# Table Saw with a Circular Saw, with riving knife



## KADAMBI (May 19, 2015)

I would mention only a few distinct features of my build. Saw is mounted from top, with base plate resting on top, with appropriate rabitting. This would provide greater depth of cut. 

2. Saw table sits on a box, which functions as dust collector,y shop vac is connected at rear to create vacuum inside the box, ensuring only fine floating dust gets into shop vac dust bag. 

3. Table top is hinged to facilitate depth adjustment and emptying dust from box. 

4. Cross cut sled would slide on the two sides of table top, which are perfectly parallel to blade and sled has a front fence to feed at right angle or other angles and there is no traditional fence parallel to blade. 

5. Stop plunger and start/stop switch is handy in front side of box. Box itself mounted on a workmate for now. 

6. I have laminated the top, with 8mm HDF floor laminate.


----------



## woodnthings (Jan 24, 2009)

*very interesting concept*

Mounting the saw in the top is good. It does look like there is another top that covers it however, providing a zero clearance kerf, a good idea. There is way too much gap around the blade without a separate cover top to be safe. 

I don't see any fence as yet. What's your plan for a fence. Please do not use the saw "freehand" without a fence. It's just not safe. Also what about miter slots? You could use T track aluminum for them. 

It looks like you have the switch safely mounted to the side and convenient to reach. 

One of the better circ saw conversions into a table saw designs I've seen. There is another thread also on this concept.


----------



## Oneal-Woodworking (Apr 14, 2013)

woodnthings said:


> Mounting the saw in the top is good. .


Only because he hogged out extra material for the motor to have some place to go as the blade depth is increased to max. Otherwise the motor would have hit the plywood before being able to come to full depth of cut.
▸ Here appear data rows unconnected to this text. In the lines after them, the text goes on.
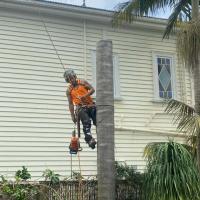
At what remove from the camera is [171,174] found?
10422 mm

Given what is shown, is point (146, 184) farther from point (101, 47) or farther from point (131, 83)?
point (131, 83)

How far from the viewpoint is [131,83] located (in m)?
17.0

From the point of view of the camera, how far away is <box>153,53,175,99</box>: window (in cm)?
1748

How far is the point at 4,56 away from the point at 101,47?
651cm

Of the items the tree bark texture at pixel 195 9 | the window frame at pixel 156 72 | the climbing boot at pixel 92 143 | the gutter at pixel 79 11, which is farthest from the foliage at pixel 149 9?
the climbing boot at pixel 92 143

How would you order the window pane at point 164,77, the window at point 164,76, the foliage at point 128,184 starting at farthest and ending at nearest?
the window pane at point 164,77, the window at point 164,76, the foliage at point 128,184

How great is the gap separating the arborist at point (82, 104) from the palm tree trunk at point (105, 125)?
618 mm

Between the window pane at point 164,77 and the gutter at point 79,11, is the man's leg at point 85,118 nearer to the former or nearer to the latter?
the gutter at point 79,11

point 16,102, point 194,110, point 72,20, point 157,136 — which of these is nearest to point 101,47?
point 194,110

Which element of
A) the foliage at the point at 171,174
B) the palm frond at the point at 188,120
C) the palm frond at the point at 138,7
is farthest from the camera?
the palm frond at the point at 138,7

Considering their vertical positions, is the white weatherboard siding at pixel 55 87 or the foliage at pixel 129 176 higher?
the white weatherboard siding at pixel 55 87

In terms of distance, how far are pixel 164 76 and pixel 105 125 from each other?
30.8ft

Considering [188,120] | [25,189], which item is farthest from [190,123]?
[25,189]

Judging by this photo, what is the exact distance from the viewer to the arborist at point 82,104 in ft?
31.1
Most circular saws at least...

Me personally - No WAY that I would be jacking a circular saw blade to near max like that and using it as a tablesaw. :no:

If you 'need' the blade that high to cut what you need to cut - You 'need' a real tablesaw and not a circular mounted upside down... 
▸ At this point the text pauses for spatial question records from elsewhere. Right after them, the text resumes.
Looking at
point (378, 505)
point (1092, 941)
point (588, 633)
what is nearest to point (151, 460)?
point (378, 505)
I saw a guy freehand some stuff today that made me nervous. (I got out of the way) Freehanding the material was not an issue for me - It was the 'size' of his material. WAY to small to be doing that sort of stuff with in MY opinion. He pulled off his cuts with no issues or accidents but I would not have attempted such with that small of a workpiece. 
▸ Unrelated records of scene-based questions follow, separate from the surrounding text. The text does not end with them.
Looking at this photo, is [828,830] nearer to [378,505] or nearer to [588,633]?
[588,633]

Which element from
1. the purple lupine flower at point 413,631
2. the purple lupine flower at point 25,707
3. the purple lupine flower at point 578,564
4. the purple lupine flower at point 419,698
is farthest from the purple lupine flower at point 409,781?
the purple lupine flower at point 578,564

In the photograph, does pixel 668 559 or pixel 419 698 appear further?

Freehanding with a bigger piece gives you more room to keep your digits well away from the blade in my experience. :yes:


----------



## epicfail48 (Mar 27, 2014)

So how'd you fabricate the riving knife? I'm thinking that that circular saw setup could make a pretty bloody good track saw with a few extra additions


----------



## KADAMBI (May 19, 2015)

AEG 7 1/4" circular saw (CS-66) has a built in riving knife, which moves in sync with blade depth. Can be removed for any plunge cut, in hand held mode. My first photo shows the pocket to allow saw to plunge full depth, in the large pocket to accommodate the motor.


----------



## KADAMBI (May 19, 2015)

@ woodnthings.. In my build the pocket I cut on table top, also allows the motor not to obstruct full depth adjustment. You have rightly said, the motor and set up could be frightening, frankly I have not tried on solid lumber but greater cutting capacity comes handy whenever I did 3 pieces of 3\4" pieces of plywood in one go by double taping all pieces together firmly.


----------



## Oneal-Woodworking (Apr 14, 2013)

KADAMBI said:


> AEG 7 1/4" circular saw (CS-66) has a built in riving knife, which moves in sync with blade depth. Can be removed for any plunge cut, in hand held mode. My first photo shows the pocket to allow saw to plunge full depth, in the large pocket to accommodate the motor.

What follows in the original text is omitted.